Tony Blair usually grows rather awkward when asked about the current direction of the Labour party under Ed Miliband. Clearly afraid of appearing a backseat driver, the former Prime Minister tries as hard as he can to avoid delivering any kind of verdict, other than a vaguely supportive bundle of words.

He certainly did the latter in his interview on Marr this morning, but Blair also made some important points about how crucial this year will be for Labour. He said:

‘So I understand the Labour party message. And by the way, what Ed’s trying to do is tougher than what I had to do. When I became Labour leader, we’d lost four elections. This is attempting to bounce back and win after a heavy defeat.’

As Blair says, turning Labour around from its 2010 defeat into a party that is united and capable of winning in just five years is a huge task. Ed Miliband unwittingly highlighted this in his own appearance on the same programme a few weeks ago, when James Landale accused Labour of performing a ‘lacuna’ on the economy. Both David Cameron and Nick Clegg have made it clear on a number of occasions that ‘can you really trust Ed Balls with your money?’ will be one of their key attack lines in 2015. But Labour currently doesn’t want to address central economic questions, even though Balls himself sees capital in attacking George Osborne’s own economic performance. James addressed this in his column in last week’s Spectator: when Miliband talks about the economy, he identifies problems, but then makes an anticlimactic pledge on something unrelated, such as cracking down on rogue landlords. Or else, the party leadership finds a pot of money that it can spend, and bumps it along from one row to another, cancelling previous ‘for now’ policy announcements whenever the wind blows in another direction.

Anyone who expected Balls and Miliband to have unveiled a cogent economic policy before the mid-point of this parliament had clearly forgotten the problems that its 1989 Meet the Challenge, Make the Change paper caused the party when, at the 1992 election, it found itself unable to step up to pledges written years earlier on areas such as welfare when the economic circumstances had changed. Blair won’t have forgotten that. But he also won’t have forgotten the struggles his party faced in government when it tried to push through bold reforms. In his interview, he added:

‘I don’t think there’s a problem with the vision, actually. I think what there will be is a big challenge when it comes to how do you translate that vision into practical policy and that’s for later in this year when the Labour party will start to unveil its policy. But you know, this is a situation where the economy is very tough, where we’re going to face a situation whoever is in Government they are going to be very constrained. And that’s why it will be important for the Labour party to show it as reformers – they are reformers and they are able to reform public services, welfare, the state and so on as well as to protect people who are vulnerable.’
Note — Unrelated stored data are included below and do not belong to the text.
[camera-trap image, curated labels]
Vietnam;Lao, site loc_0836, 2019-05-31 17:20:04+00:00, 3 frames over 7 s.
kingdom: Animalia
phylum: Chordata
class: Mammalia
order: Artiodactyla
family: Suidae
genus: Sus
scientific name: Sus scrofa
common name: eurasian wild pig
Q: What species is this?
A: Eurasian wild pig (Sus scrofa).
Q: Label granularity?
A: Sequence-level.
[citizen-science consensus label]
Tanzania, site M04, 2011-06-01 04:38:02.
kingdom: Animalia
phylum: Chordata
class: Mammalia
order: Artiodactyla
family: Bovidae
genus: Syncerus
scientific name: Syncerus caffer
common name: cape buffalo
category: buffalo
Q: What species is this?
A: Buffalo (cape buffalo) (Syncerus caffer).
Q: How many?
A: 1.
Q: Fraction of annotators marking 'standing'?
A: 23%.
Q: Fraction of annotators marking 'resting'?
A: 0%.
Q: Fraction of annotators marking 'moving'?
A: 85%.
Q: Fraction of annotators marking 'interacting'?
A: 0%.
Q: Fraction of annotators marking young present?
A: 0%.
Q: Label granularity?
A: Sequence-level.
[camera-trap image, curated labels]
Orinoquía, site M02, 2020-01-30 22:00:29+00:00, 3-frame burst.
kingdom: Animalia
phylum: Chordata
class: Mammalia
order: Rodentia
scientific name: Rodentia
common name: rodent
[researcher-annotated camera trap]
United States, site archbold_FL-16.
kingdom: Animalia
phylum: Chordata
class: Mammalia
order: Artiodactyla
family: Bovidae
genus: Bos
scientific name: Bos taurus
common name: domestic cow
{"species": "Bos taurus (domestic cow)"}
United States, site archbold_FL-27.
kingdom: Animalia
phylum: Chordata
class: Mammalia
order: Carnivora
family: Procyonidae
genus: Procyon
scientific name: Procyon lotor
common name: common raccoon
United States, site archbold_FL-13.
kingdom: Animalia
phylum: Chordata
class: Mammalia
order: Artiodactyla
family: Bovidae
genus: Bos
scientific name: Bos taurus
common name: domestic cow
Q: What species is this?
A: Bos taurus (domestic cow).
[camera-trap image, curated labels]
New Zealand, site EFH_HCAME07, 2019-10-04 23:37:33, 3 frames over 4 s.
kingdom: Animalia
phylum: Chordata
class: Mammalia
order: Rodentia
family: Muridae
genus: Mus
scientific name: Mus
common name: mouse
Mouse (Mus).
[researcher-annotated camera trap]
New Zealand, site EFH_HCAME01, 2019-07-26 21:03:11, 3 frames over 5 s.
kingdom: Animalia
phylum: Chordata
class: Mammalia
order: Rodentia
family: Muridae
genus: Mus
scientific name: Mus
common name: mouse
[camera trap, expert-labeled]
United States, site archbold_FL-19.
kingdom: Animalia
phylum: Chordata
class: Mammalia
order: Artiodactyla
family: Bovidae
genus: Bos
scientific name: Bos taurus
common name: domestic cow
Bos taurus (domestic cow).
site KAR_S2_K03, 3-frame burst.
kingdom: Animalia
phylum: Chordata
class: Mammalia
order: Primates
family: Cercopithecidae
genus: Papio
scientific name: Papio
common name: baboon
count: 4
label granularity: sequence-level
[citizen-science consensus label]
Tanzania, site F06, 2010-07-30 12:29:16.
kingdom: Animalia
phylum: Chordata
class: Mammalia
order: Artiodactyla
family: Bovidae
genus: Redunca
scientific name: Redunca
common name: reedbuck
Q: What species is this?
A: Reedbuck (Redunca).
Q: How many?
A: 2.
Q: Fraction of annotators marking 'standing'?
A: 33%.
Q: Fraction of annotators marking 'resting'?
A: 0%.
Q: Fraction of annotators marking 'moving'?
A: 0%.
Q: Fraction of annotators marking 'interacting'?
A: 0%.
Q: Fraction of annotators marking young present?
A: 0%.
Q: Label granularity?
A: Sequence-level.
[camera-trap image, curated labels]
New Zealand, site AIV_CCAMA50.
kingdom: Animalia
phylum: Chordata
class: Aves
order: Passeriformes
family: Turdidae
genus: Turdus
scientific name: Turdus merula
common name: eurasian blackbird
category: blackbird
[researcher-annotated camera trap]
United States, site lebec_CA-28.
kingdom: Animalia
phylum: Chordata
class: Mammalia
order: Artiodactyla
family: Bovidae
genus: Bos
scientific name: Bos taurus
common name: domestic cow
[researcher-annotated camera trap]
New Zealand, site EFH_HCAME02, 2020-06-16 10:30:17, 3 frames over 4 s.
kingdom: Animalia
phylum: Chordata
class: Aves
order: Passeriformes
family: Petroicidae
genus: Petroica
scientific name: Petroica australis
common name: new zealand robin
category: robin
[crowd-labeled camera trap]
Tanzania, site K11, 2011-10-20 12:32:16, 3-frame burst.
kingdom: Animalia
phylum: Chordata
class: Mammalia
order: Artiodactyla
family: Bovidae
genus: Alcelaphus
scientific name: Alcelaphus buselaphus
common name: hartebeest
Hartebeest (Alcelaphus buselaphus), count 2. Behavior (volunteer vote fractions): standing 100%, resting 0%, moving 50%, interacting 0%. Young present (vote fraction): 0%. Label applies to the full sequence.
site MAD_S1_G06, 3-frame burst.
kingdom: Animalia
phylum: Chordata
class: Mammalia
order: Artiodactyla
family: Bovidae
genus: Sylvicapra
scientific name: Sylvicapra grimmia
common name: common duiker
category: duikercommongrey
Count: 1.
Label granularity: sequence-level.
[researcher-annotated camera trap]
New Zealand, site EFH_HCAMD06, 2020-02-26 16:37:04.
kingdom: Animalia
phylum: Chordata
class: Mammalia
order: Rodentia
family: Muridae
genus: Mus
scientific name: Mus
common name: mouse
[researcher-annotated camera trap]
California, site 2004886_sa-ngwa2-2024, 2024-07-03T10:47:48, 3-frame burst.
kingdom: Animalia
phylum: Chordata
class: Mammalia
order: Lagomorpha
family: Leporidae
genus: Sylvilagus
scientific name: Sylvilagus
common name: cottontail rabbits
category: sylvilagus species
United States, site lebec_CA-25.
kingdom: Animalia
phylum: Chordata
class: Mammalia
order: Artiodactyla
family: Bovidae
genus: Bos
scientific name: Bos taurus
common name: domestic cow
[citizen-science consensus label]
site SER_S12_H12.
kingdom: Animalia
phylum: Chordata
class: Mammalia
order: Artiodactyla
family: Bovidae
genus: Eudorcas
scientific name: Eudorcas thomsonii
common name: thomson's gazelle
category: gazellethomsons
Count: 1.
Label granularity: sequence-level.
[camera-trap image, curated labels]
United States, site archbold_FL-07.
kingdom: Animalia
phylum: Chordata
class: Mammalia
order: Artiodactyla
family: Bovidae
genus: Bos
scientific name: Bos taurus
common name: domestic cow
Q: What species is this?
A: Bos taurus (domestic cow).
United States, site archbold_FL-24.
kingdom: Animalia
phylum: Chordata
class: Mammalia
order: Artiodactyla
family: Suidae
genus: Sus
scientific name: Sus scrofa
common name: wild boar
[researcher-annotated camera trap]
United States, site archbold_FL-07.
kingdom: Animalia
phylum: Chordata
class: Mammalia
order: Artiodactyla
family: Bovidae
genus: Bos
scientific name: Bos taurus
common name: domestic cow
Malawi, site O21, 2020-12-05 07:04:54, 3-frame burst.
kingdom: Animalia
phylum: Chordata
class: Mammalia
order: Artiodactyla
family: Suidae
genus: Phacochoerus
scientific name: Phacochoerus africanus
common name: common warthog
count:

In 2013, the Labour party will take ‘concrete steps’ towards sketching out where it stands on big policy problems, Miliband promised at the start of this year. He will no longer be able to rely on the government cocking up and on his spinners finding new policies and cuts to describe as ‘taxes’ (the latest is the ‘toddler tax’) or add the word ‘shambles’ to (last week it was the #armyshambles) but will instead need to avoid cocking things up himself as he confronts his party on issues it would perhaps be easier to avoid talking about. The reason Labour backbenchers seem largely content at the moment is partly because they aren’t confronting those issues. To borrow Douglas Alexander’s attack on the government in last week’s Europe debate, the impression of unity can only be achieved through the device of obscurity. But obscurity can’t turn a party around from defeat to victory in just five years.

Incidentally, as Miliband starts to consider his big ideas to unveil at autumn conference, the Tories are already stealing a march on Labour. January saw a spate of publications from groups of Conservative MPs looking forward to 2015, arguing that, unlike Miliband, they’re not just good at identifying the problem, but a workable solution, too. That battle of the best ideas will intensify this year.